__À faire__.
Recopiez telles quelles les lignes de tous les enregistrements ci-dessous, sans y mettre les images.

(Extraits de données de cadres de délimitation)
------------
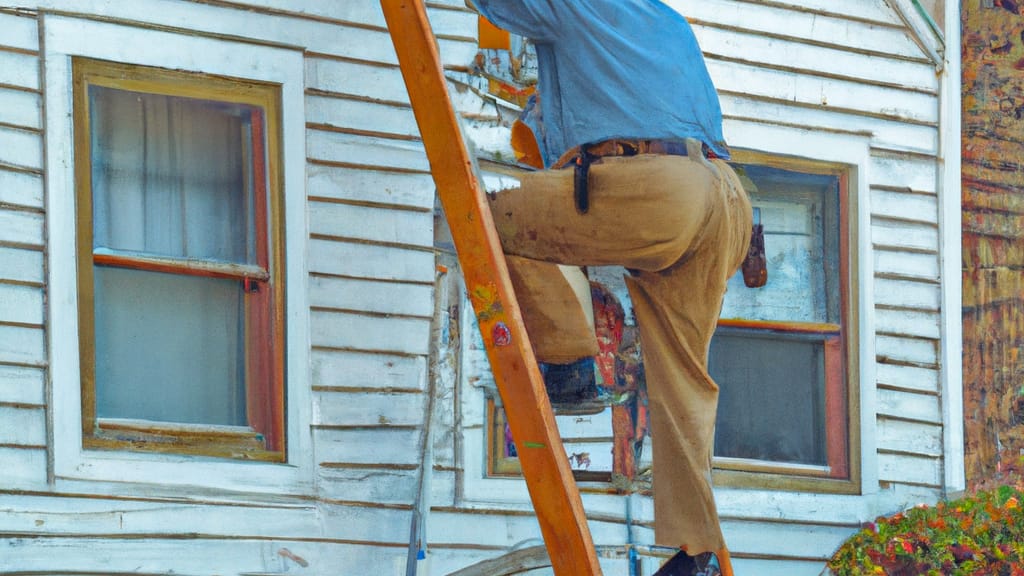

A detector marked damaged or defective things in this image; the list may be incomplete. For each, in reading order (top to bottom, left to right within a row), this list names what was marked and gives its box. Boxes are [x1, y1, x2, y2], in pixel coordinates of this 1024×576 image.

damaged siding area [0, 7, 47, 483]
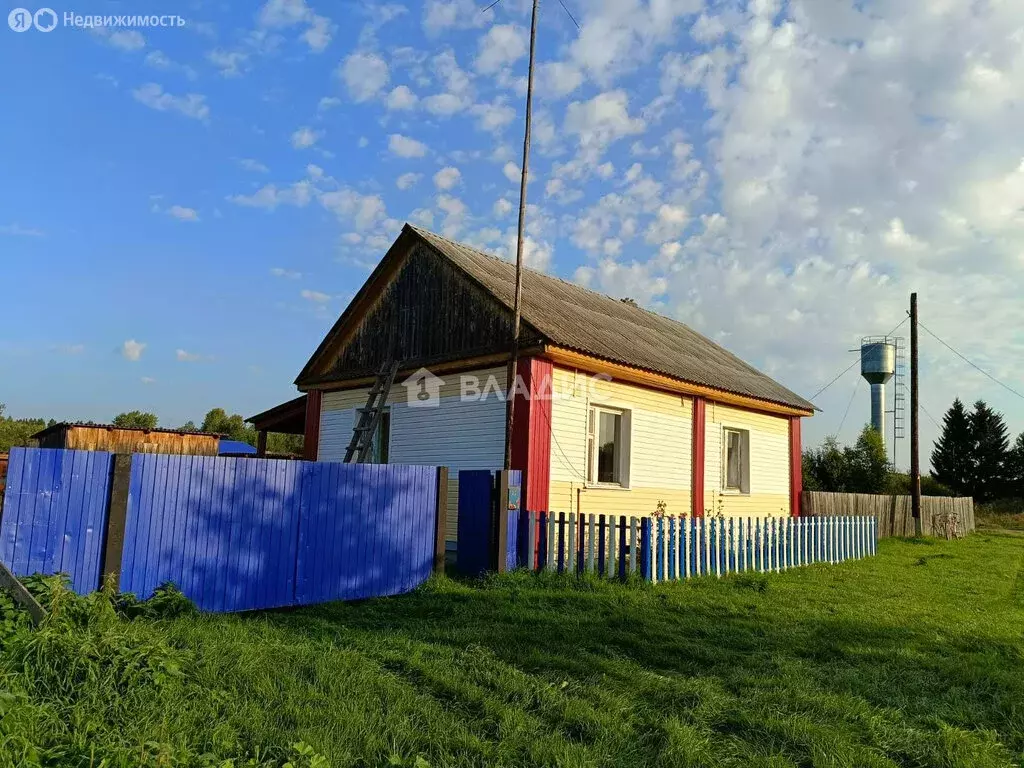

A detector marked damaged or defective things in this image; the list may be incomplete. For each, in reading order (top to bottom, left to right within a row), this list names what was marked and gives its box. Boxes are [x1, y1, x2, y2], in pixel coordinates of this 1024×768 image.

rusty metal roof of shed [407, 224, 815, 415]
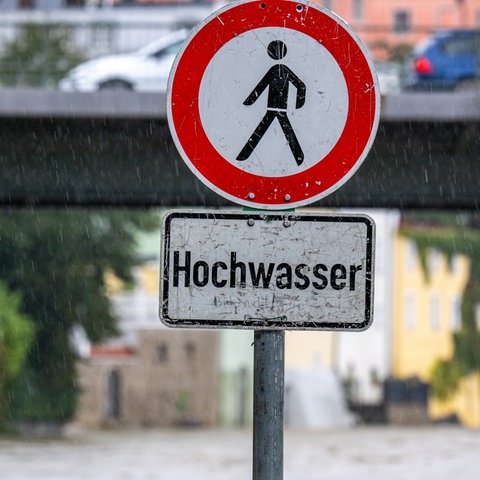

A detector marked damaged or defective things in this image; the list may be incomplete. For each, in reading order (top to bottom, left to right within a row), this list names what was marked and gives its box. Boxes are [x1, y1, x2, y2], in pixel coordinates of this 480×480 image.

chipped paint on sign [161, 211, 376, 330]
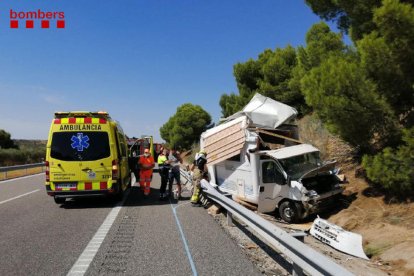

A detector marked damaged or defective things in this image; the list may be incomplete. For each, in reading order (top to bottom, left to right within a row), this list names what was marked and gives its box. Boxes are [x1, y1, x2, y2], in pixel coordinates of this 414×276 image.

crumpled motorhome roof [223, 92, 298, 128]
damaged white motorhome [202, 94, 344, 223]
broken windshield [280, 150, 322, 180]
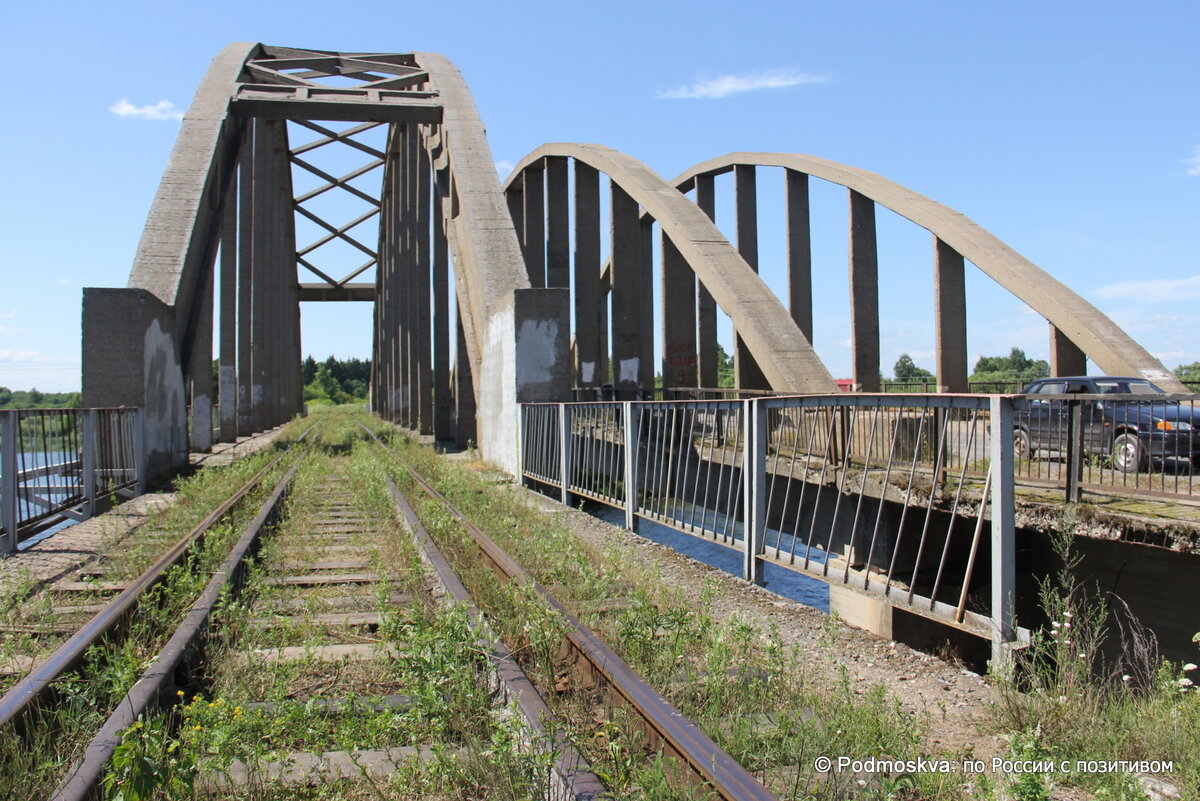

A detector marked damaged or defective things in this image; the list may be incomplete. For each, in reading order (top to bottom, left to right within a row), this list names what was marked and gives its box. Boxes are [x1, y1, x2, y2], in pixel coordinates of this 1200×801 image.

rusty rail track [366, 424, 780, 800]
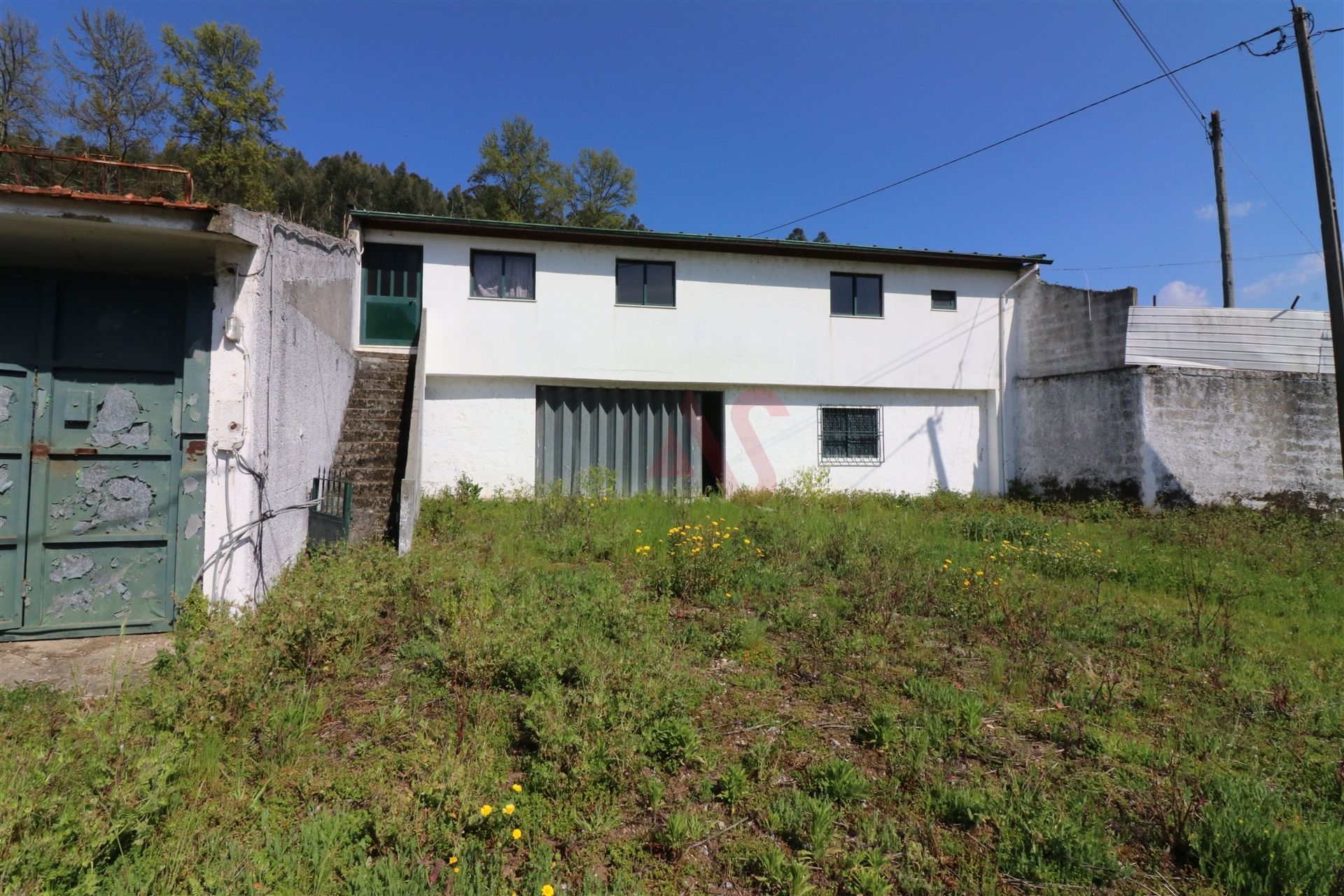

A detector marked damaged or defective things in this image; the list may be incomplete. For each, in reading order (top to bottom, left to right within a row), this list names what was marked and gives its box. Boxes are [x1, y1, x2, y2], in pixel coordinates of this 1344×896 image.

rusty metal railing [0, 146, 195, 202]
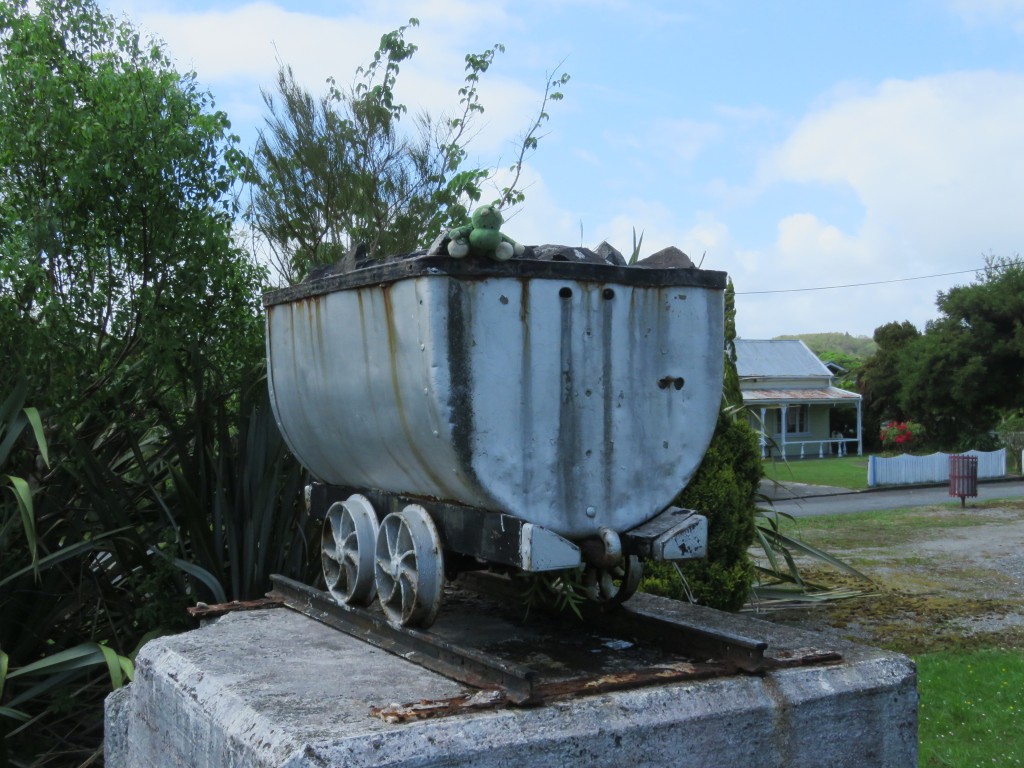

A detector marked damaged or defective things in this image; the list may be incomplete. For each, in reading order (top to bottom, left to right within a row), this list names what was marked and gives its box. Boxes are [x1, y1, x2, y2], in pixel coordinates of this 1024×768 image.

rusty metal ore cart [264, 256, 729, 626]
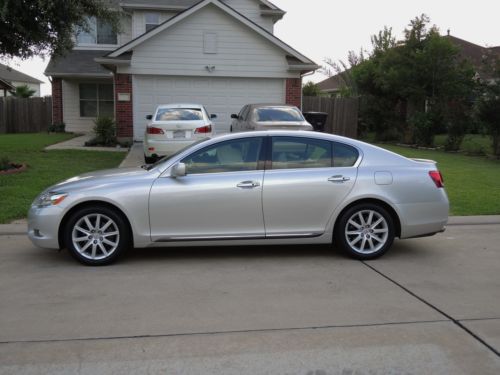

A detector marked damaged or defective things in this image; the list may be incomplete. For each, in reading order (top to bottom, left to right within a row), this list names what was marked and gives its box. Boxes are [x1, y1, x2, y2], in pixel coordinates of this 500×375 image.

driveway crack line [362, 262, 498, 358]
------------
__Solution__.
A detector marked damaged or defective things in this image; the list may be incomplete. For each, in reading order (top to bottom, left to right within a row), this list names what was marked and gives its box. Boxes are [x1, y1, x2, y2], in pixel coordinates of this 1024×576 image.

damaged siding area [0, 7, 47, 483]

A detector marked damaged or defective things in this image; the list may be incomplete. For each, in reading order (top to bottom, left to right within a row), this list names what was marked and gives its box. Boxes are [x1, y1, x2, y2], in pixel coordinates of this 1024×768 image.

rusty metal roof of shed [407, 224, 815, 415]

A detector marked damaged or defective things in this image; the list may be incomplete. For each, in reading order (top to bottom, left to right within a row), this list names what was marked and gives its box. Boxes are [x1, y1, x2, y2], in pixel coordinates of this 480×480 image.

chipped paint on sign [161, 211, 376, 330]

A detector marked damaged or defective things in this image; the list may be incomplete. For each, in reading order (top to bottom, left to right within a row), this list names what was marked and gives its box. Boxes are [x1, y1, x2, y2], in pixel coordinates of this 414×276 image.

crumpled motorhome roof [223, 92, 298, 128]
damaged white motorhome [202, 94, 344, 223]
broken windshield [280, 150, 322, 180]

A detector marked damaged or defective things in this image; the list may be incomplete. For each, in reading order (top to bottom, left to right within a row), this list names what was marked and gives its box. Boxes are [x1, y1, x2, y2], in pixel coordinates of this 1200×801 image.

rusty rail track [366, 424, 780, 800]

A detector marked damaged or defective things in this image; the list may be incomplete. For each, in reading order (top to bottom, left to right within a row), this list names what was marked and gives its box. Boxes are [x1, y1, x2, y2], in pixel coordinates of this 1344×896 image.

rusty metal railing [0, 146, 195, 202]

A detector marked damaged or defective things in this image; the list may be incomplete. For each, in reading order (top to bottom, left to right within a row), this list names what was marked and gives its box. Boxes are [x1, y1, x2, y2], in pixel coordinates of this 1024×768 image.

rusty metal ore cart [264, 256, 729, 626]

A detector marked damaged or defective things in this image; the list may be incomplete. For each, in reading order (top to bottom, left to right within a row), this list names what was marked and gives its box. Boxes are [x1, y1, x2, y2], in pixel coordinates of this 500×375 image.

driveway crack line [362, 262, 498, 358]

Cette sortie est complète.